As stock markets around the world continue their surge, investors should be doing what investors should always be doing – AVOIDING COMPLACENCY. Some healthy pessimism, along with a detective’s approach to today’s unprecedented combination of conditions (low yields/record stock prices/continuous money-printing/ubiquitous info via the web and media) are essential to combat the nervous feeling many investors have following a gain in the S&P 500 Index of 148% from its March 2009 low. It all comes down to one thing for the investors: does your investment PROCESS include a rational approach to handling runaway markets like the one we have today? Let’s face it, what we have today is not normal, it is an outlier. My approach to dealing with it:
1. Don’t try to call market tops. While our key market indicators point to a frothy stock market, this does not mean a decline is imminent. Investing is not a black/white exercise. It is always some shade of gray. Don’t fall victim to the “I am getting in the market / out of the market” syndrome. That’s the mentality the media tries to push on us, and they are not fiduciaries (and thus are NOT obligated to act in your best interests).

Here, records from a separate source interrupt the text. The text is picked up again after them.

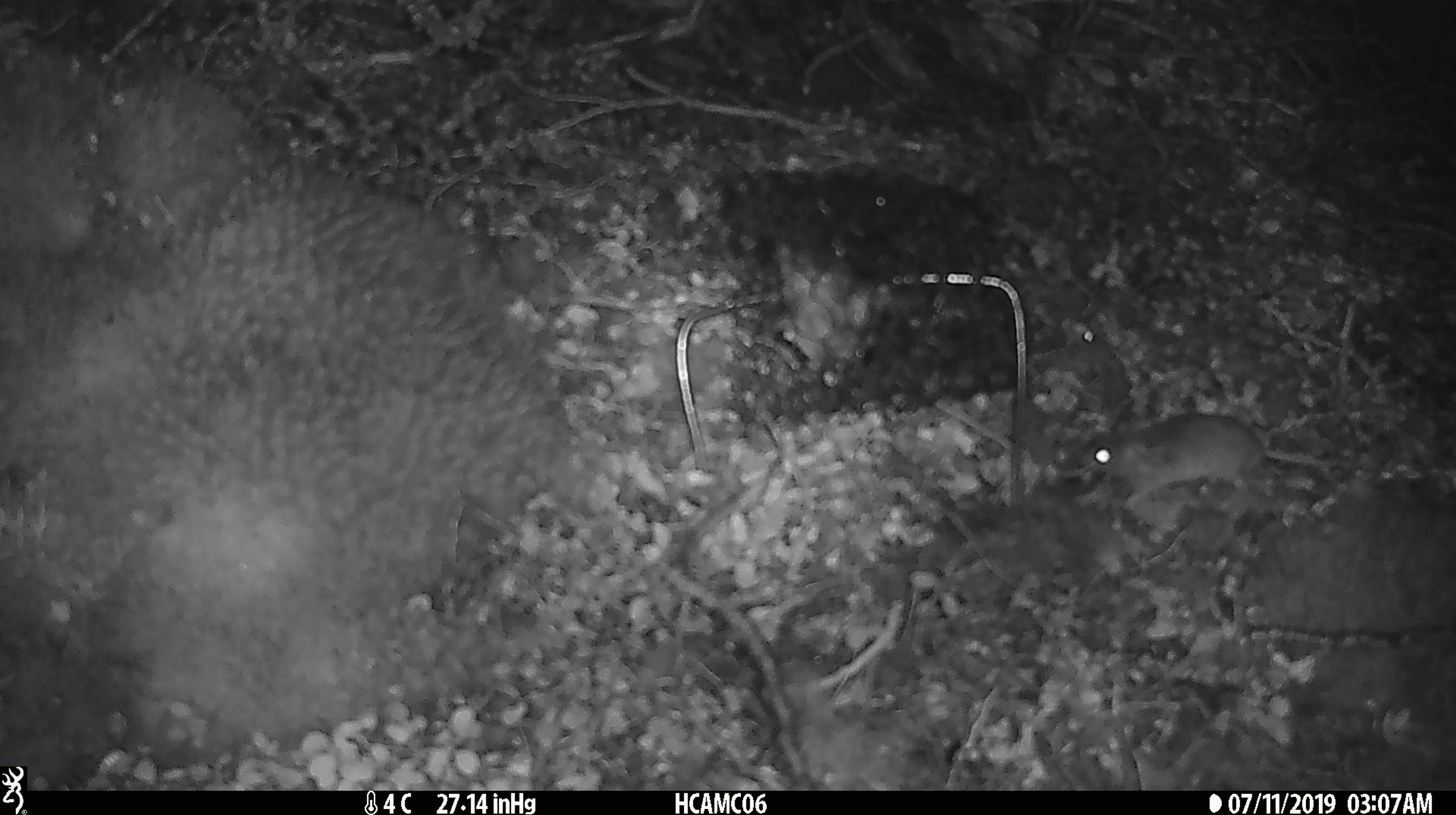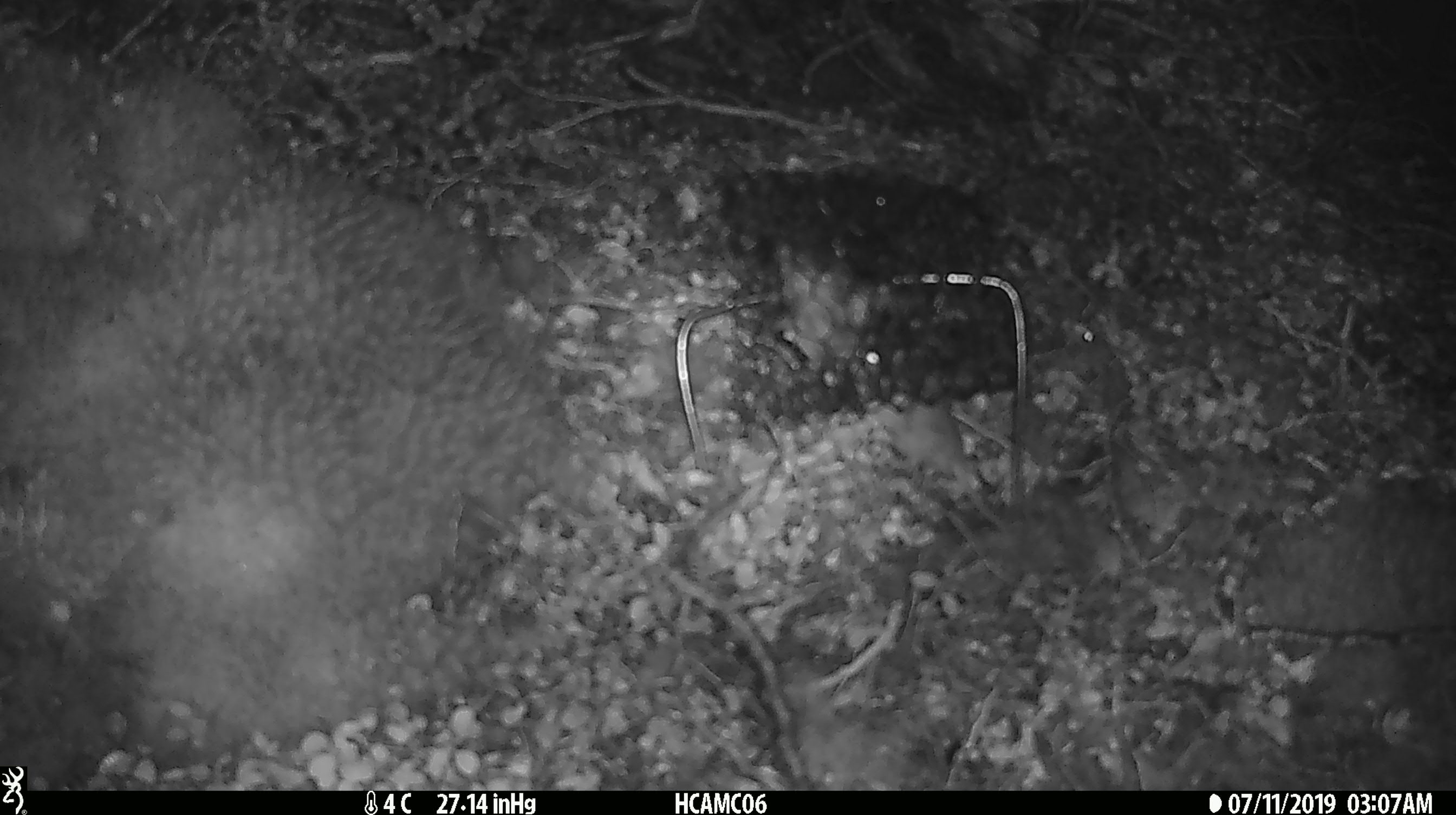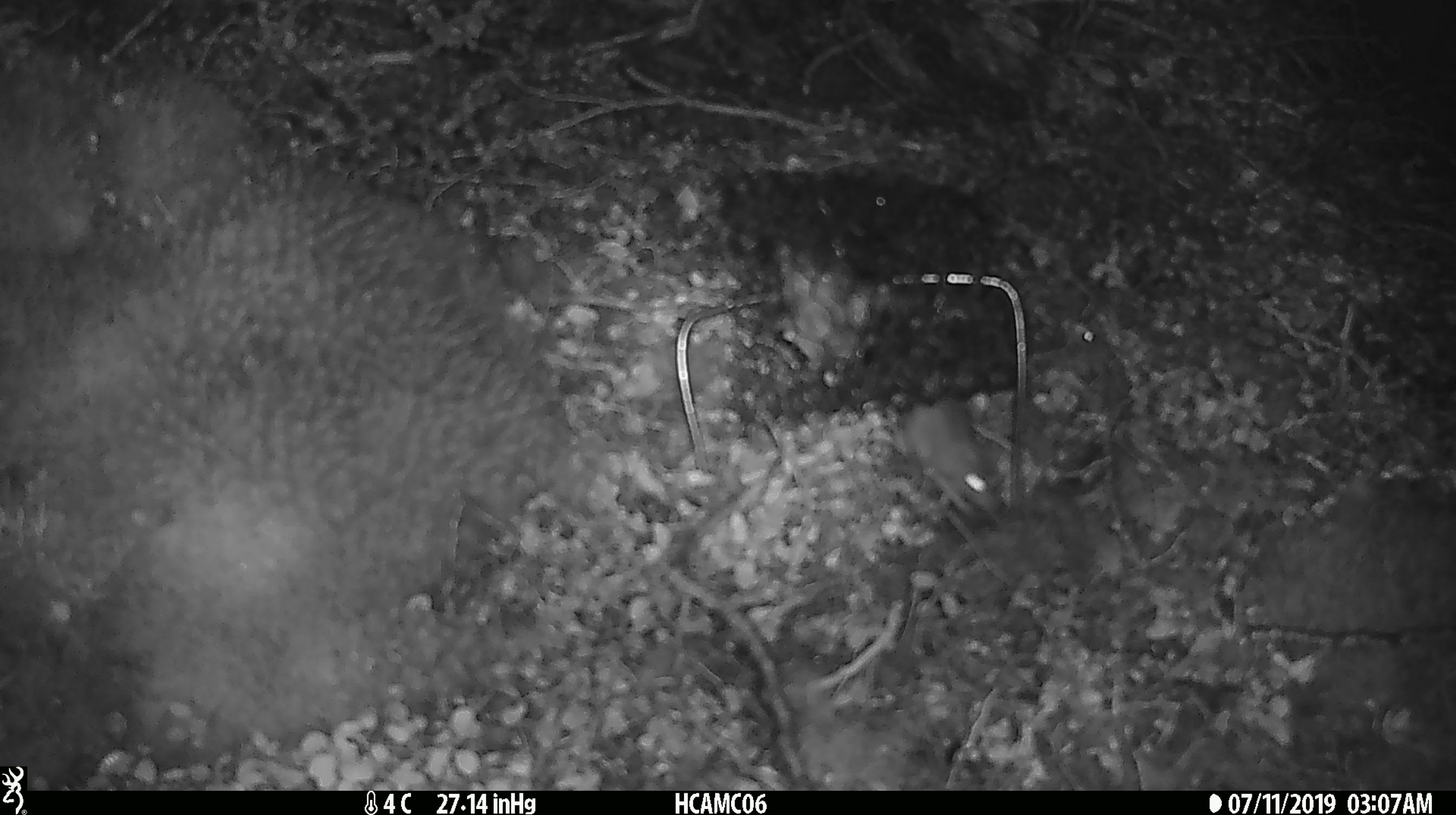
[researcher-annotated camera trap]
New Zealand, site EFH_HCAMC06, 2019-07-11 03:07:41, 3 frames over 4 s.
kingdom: Animalia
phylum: Chordata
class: Mammalia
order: Rodentia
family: Muridae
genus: Mus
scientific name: Mus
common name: mouse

2. Determine what level of volatility you are prepared to take on. It is easy to be growth-oriented during 148% rallies, but the mirror image on the downside is daunting to any investor I know. This means their manager must have a plan to confront it whenever it occurs.

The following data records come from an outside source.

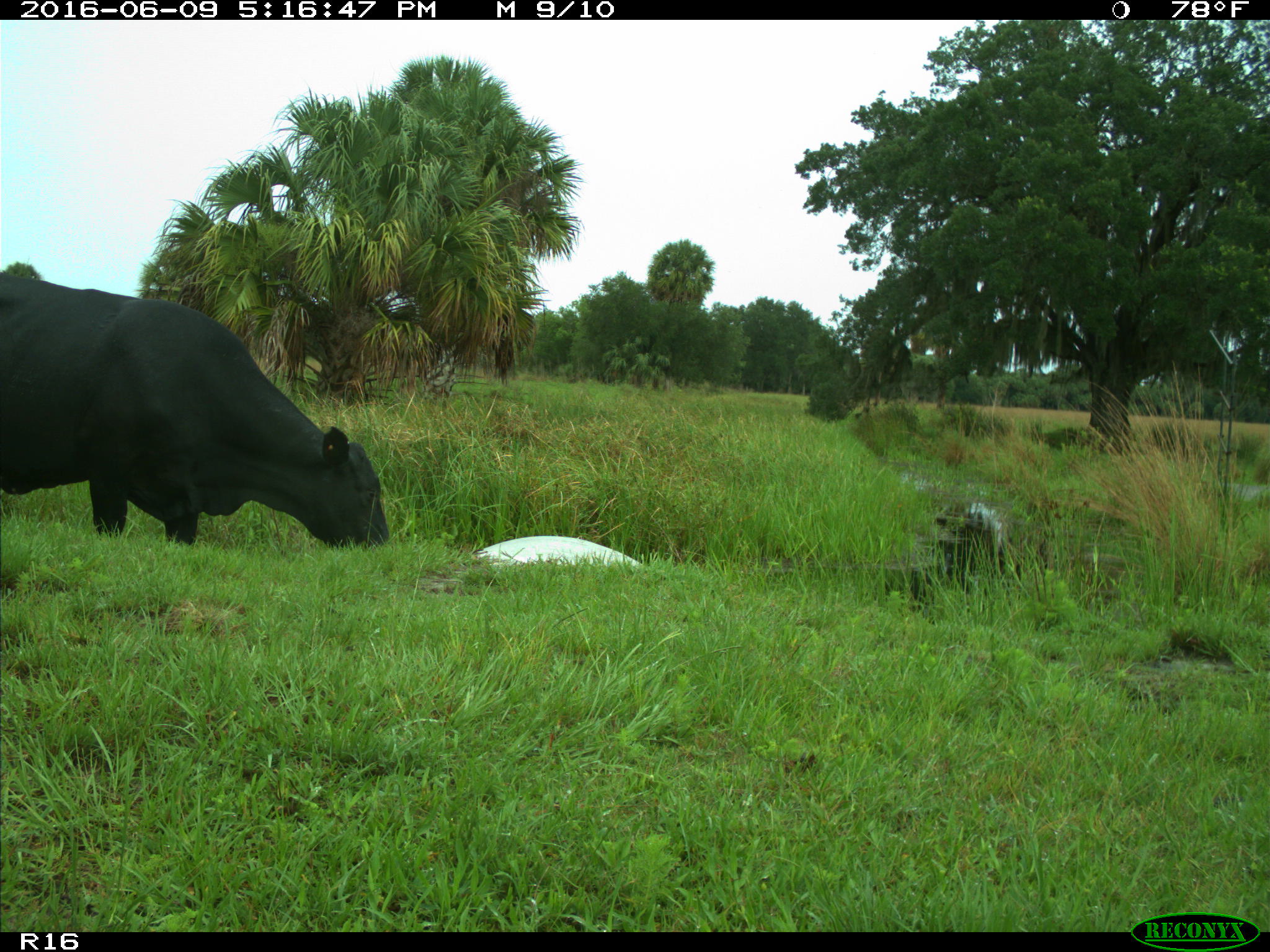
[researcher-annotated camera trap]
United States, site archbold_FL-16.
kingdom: Animalia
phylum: Chordata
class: Mammalia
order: Artiodactyla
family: Bovidae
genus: Bos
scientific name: Bos taurus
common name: domestic cow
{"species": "Bos taurus (domestic cow)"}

3. Use a flexible investing approach – incorporation of “inverse” securities to hedge a portion of a portfolio’s exposure to stocks can be a big advantage. And with interest rates threatening to move higher, one can also consider securities that hedge increases in U.S. Treasury Bond rates.
4. Practice proactive portfolio tax-management NOW. Taxable accounts likely have large gains that have not been “realized” (that is, the security has not been sold yet) and/or gains that have been taken already – either way, the threat of a large capital gains tax bill looms in 2013. That’s better than a pile of losses, but it demands special attention nonetheless. Mutual fund investors are extremely vulnerable here (more on that in a future blog post).
From a tax standpoint, it may be best to hold on to as much of your stock market exposure as prudently possible, and add a higher than normal dose of inverse securities. Why? Because as long as the market goes noticeably higher OR lower the rest of the year, something will be up and something will be down – which allows us to take some tax losses before year-end, while maintaining the level of balance we target in each strategy we manage.
As the venerable cop on the old TV drama Hill Street Blues said to his precinct each morning before sending them off to their assignments…”hey, be careful out there.”